Touch monitors have the same issue that I mentioned; They have a nasty PWA that has to wrap around the edge or they have sensors in a bezel that spoil that whole "floating glass" look. I also haven't been able to find a touch screen or resistive/capacitive overlay that big. You end up with a rectangle of touch sensitivity stuck off in a corner or along the edge to try to hide the wiring. The only viable solution that I've come up with for the true "floating glass" touch screen is to have the image projected like a teleprompter and have a camera behind the screen watching for fingers and gestures. (and it's tough to get my wife to let me knock a wall out for the "cool factor" :(


Question 5 months ago

Hey Mate,
Sweet project man, beautiful job. Thanks heaps. But like Wimman I too am confused about the touch screen/track pad in step 5.
Most track pads I have seen are tiny, but in your photo's you seem to be touching the screen where the display is? So given the track pad is not transparent!!!
My questions are...

1. How are you touching the text as if it were a touchscreen, but only using a track pad?
2. How does the track pad work through the glass given it requires physical touch to work.
3. How have you made the track pad work where the text is, suggesting it is mounted in front of the LCD, which of course it cant be because they are not transparent..can it?
Cheers man, other than step 5. Great project, great explanation.

1 more answer

Thanks for your kind words and I'm glad that my instructable helped you. To answer your questions,
1. I'm not touching the screen. If you look at the bottom of the mirror in my picture, you can see a trackpad used for the actual navigation. What I'm using is a Leap Motion controller which tracks your hand movements and converts it to cursor movements. This makes it a hand gesture based mouse. More info in the instructable
2. track pads and touchscreens can work through thin layers of glass actually. Think of tempered glass screen protectors on mobile phones that don't hinder the phone's touch function. You just need to get glass that isn't too thick and test a small sample on your touch screen before using it.
3. I think question 1 answers this question :)

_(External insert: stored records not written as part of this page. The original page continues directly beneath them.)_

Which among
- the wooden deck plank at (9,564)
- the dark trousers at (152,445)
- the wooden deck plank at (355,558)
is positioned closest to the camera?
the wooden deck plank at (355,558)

Guys, I've figure it out. If you take a look at the the pictures at the top of this post you will notice the lower left and right pictures. At the bottom of his mirror is the TOUCH PAD. That is how Seral navigates his screen. He is probably pointing to a particular icon just for effect, BUT he would be using the touch pad to move around.
I have an old HP TX1000 laptop that has a touch screen and will it and this project to create something similar.
Hope this helps the TOUCH PAD queries.

Yes, you are right! However, I also have a leap motion attached which uses my hand movement to move the cursor making it a gesture based mouse.

Since the glass would be touching the capacitive screen's glass, the touch would work. Think of mobile phones that also use tempered glass screen protectors that don't hinder the touch sensitivity. Still I would recommend that you try a small cut out of the glass you plan on using on top of the surface of your monitor to make sure it works.